3.1 安装 metrics-server(v 0.6.1)

  • 在 Master(192.168.65.100)节点安装 metrics-server :
vi k8s-metrics.yaml
apiVersion: v1
kind: ServiceAccount
metadata:
  labels:
    k8s-app: metrics-server
  name: metrics-server
  namespace: kube-system
---
apiVersion: rbac.authorization.k8s.io/v1
kind: ClusterRole
metadata:
  labels:
    k8s-app: metrics-server
    rbac.authorization.k8s.io/aggregate-to-admin: "true"
    rbac.authorization.k8s.io/aggregate-to-edit: "true"
    rbac.authorization.k8s.io/aggregate-to-view: "true"
  name: system:aggregated-metrics-reader
rules:
- apiGroups:
  - metrics.k8s.io
  resources:
  - pods
  - nodes
  verbs:
  - get
  - list
  - watch
---
apiVersion: rbac.authorization.k8s.io/v1
kind: ClusterRole
metadata:
  labels:
    k8s-app: metrics-server
  name: system:metrics-server
rules:
- apiGroups:
  - ""
  resources:
  - nodes/metrics
  verbs:
  - get
- apiGroups:
  - ""
————
请把上面讲安装 metrics-server 的原文节选一字不改地完整抄写一遍。

[所给数据]
————
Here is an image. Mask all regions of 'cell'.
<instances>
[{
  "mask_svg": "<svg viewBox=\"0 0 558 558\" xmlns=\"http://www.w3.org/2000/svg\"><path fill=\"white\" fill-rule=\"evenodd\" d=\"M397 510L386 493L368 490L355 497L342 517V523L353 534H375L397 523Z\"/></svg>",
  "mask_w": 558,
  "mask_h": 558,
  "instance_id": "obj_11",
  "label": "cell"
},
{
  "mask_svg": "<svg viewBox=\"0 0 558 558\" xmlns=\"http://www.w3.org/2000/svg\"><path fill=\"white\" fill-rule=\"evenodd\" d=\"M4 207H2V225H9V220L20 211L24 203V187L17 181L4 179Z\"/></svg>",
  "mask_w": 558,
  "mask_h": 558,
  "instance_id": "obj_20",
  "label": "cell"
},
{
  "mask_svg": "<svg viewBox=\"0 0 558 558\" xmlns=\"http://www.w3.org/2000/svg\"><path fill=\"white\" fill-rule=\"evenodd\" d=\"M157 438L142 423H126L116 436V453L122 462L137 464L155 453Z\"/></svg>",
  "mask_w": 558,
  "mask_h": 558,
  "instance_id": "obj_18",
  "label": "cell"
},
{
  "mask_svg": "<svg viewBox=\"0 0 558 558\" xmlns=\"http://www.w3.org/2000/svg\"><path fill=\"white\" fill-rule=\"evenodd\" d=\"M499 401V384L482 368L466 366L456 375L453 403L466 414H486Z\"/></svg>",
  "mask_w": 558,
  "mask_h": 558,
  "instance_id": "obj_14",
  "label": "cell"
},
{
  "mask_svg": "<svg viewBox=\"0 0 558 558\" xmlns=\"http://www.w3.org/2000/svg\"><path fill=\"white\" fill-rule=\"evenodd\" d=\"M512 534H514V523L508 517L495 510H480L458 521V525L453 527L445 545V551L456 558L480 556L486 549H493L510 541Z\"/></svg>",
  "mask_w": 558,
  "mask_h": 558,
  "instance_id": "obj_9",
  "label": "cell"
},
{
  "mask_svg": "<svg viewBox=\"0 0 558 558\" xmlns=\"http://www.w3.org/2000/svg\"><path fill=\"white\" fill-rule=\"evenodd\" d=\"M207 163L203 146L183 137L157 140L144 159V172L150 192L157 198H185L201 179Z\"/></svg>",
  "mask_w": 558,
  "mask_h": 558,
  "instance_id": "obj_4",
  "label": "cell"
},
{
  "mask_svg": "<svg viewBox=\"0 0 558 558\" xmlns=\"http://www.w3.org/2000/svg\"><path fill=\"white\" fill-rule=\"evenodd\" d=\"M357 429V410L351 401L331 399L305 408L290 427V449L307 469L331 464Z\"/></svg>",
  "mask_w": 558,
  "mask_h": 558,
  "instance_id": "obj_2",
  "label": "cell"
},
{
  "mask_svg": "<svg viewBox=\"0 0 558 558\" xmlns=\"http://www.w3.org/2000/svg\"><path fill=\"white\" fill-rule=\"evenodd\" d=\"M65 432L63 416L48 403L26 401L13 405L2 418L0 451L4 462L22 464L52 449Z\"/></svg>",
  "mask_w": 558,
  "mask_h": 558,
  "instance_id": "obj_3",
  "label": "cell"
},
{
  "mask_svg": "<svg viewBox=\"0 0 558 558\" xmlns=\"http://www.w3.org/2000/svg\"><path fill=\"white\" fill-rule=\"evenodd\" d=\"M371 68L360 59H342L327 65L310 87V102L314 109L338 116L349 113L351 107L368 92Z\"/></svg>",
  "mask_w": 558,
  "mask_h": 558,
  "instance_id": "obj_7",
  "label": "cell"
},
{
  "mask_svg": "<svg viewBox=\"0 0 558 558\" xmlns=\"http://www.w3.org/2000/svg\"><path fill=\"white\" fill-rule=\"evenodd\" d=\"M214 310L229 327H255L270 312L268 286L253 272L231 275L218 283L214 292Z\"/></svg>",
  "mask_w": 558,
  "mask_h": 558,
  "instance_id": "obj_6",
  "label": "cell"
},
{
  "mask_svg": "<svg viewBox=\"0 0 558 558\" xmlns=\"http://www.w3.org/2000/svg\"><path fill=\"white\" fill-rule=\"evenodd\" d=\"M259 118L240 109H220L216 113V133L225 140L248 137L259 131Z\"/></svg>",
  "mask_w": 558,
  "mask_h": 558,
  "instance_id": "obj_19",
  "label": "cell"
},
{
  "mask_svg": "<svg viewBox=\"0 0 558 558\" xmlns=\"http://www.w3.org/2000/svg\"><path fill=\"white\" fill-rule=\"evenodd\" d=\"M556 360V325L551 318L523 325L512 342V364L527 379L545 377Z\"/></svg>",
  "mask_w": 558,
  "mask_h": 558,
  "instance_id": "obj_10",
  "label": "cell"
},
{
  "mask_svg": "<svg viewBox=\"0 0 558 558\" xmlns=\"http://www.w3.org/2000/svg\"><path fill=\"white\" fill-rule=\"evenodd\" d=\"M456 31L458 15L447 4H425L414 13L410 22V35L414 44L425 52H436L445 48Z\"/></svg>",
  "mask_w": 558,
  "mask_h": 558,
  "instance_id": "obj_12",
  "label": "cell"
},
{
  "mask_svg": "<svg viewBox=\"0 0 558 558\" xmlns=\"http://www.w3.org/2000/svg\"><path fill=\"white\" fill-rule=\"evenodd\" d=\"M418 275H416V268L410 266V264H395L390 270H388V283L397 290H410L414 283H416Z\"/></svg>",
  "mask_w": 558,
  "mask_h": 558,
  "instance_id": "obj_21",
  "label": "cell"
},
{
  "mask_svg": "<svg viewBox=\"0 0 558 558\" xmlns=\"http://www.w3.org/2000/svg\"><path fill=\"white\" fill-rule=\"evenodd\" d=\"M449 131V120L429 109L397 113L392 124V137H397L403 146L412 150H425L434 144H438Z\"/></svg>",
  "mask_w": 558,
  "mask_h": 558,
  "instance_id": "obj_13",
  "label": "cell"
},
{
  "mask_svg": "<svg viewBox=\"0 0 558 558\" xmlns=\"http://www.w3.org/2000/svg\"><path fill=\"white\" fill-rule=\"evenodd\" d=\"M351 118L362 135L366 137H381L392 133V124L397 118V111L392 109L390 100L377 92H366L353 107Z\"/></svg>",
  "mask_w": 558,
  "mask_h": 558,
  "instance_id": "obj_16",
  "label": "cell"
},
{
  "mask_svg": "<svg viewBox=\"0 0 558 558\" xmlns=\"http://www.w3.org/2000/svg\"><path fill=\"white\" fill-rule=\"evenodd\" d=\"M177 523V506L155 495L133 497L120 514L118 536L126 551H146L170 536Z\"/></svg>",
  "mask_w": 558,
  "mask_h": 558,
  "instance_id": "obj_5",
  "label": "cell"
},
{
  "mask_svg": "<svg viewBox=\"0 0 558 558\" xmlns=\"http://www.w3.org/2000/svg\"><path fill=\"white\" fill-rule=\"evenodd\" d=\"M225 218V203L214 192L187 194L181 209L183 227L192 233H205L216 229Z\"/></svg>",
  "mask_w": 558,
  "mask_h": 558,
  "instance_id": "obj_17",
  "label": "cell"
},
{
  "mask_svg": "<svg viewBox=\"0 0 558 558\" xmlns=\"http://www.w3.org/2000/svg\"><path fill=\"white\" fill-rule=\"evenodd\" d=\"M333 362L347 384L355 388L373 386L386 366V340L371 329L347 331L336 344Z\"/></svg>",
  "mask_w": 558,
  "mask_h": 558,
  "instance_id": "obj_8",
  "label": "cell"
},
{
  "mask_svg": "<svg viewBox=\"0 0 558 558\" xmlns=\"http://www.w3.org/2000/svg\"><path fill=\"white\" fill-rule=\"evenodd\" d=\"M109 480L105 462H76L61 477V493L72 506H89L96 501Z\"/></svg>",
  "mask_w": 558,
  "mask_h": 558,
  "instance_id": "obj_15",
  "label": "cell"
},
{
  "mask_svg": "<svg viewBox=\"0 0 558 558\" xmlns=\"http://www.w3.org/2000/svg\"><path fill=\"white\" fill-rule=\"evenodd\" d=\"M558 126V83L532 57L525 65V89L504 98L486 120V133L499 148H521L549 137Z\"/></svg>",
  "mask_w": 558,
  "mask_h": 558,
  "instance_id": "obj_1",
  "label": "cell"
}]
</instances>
————
[参考答案]
3.1 安装 metrics-server(v 0.6.1)

  • 在 Master(192.168.65.100)节点安装 metrics-server :
vi k8s-metrics.yaml
apiVersion: v1
kind: ServiceAccount
metadata:
  labels:
    k8s-app: metrics-server
  name: metrics-server
  namespace: kube-system
---
apiVersion: rbac.authorization.k8s.io/v1
kind: ClusterRole
metadata:
  labels:
    k8s-app: metrics-server
    rbac.authorization.k8s.io/aggregate-to-admin: "true"
    rbac.authorization.k8s.io/aggregate-to-edit: "true"
    rbac.authorization.k8s.io/aggregate-to-view: "true"
  name: system:aggregated-metrics-reader
rules:
- apiGroups:
  - metrics.k8s.io
  resources:
  - pods
  - nodes
  verbs:
  - get
  - list
  - watch
---
apiVersion: rbac.authorization.k8s.io/v1
kind: ClusterRole
metadata:
  labels:
    k8s-app: metrics-server
  name: system:metrics-server
rules:
- apiGroups:
  - ""
  resources:
  - nodes/metrics
  verbs:
  - get
- apiGroups:
  - ""